TAB 2026, curated by Stuudio TÄNA, explores what truly makes architecture affordable, with exhibitions and events across Tallinn from September to November 2026.

Since 2011, the Tallinn Architecture Biennale (TAB) has been a major international event showcasing innovation in architecture and the built environment. Hosted by the Estonian Centre for Architecture (ECA), the biennale has grown into Estonia’s most influential architectural festival. The ECA has now announced that Stuudio TÄNA and Mark Aleksander Fischer will curate the 8th edition of the event, TAB 2026, after winning the international Curatorial Competition. Their concept, titled “How Much?”, questions what “affordability” really means in contemporary architecture. As in previous years, TAB 2026 will feature exhibitions, installations, talks, guided tours, workshops, and satellite events throughout Tallinn. Running from 9 September to 30 November 2026, the biennale aims to spark discussion on how design and construction can be truly cost-effective and responsible in a world increasingly defined by rising expenses and resource limitations.
Among the ten proposals submitted, “How Much?” was selected for its in-depth critique of the long-standing modernist belief that “cheap” equals efficient. The curators argue that low-cost architectural solutions often reveal hidden social, environmental, and cultural costs over time. In a global climate shaped by rapid development and market-driven decisions, TAB 2026 aims to reframe affordability as a long-term value—measured not just at the moment of construction but across the entire lifespan of a building. The exhibition will explore ideas such as shared investment, spatial efficiency, modular repetition, durability, adaptability, simplicity, reuse, and compact living. These themes will be discussed within the wider context of scarcity, resilience, and forward-thinking architectural innovation. By drawing on examples from Estonia and abroad, the biennale will encourage architects, designers, and industry professionals to reconsider how “cheap” can become a sustainable and positive design principle for the future built environment.

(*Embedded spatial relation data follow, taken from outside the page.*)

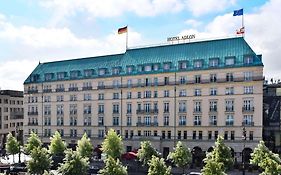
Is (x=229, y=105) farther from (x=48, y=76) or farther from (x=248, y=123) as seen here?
A: (x=48, y=76)

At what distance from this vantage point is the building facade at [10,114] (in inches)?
4685

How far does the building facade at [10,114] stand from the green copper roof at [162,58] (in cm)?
2253

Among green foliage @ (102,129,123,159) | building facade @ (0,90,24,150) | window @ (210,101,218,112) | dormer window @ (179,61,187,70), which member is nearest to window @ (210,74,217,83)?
window @ (210,101,218,112)

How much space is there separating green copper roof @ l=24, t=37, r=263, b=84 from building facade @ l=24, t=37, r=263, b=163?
217 mm

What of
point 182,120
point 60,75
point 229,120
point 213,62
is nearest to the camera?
point 229,120

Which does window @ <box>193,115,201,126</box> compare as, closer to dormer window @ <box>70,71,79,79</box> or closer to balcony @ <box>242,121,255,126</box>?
balcony @ <box>242,121,255,126</box>

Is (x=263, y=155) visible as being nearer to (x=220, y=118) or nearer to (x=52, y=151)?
(x=220, y=118)

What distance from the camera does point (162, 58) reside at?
84250 mm

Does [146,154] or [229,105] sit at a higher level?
[229,105]

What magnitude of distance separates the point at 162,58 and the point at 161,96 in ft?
30.4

Stuudio TÄNA, the Estonian collective curating TAB 2026, includes Tristan Krevald, Kertu Johanna Jõeste, Ra Martin Puhkan, and Siim Tanel Tõnisson. Founded in Tallinn in 2022, the studio approaches architecture through a systems-driven lens, treating buildings, landscapes, and urban environments as deeply interconnected. Their practice focuses on real people and everyday use rather than abstract theoretical concepts. By combining field research, stakeholder involvement, prototyping, cost-benefit evaluation, and post-occupancy analysis—with policy research when needed—they create grounded, pragmatic solutions. Much of their work responds to conditions such as limited resources, depopulation, and remote contexts. Their housing projects introduce scalable models that increase accessibility and affordability, while other work focuses on revitalising Soviet-era buildings through adaptive reuse and strategic renovation. Stuudio TÄNA’s teaching and research activities further support its mission, running parallel to projects ranging from long-term spatial strategies to temporary interventions in public space.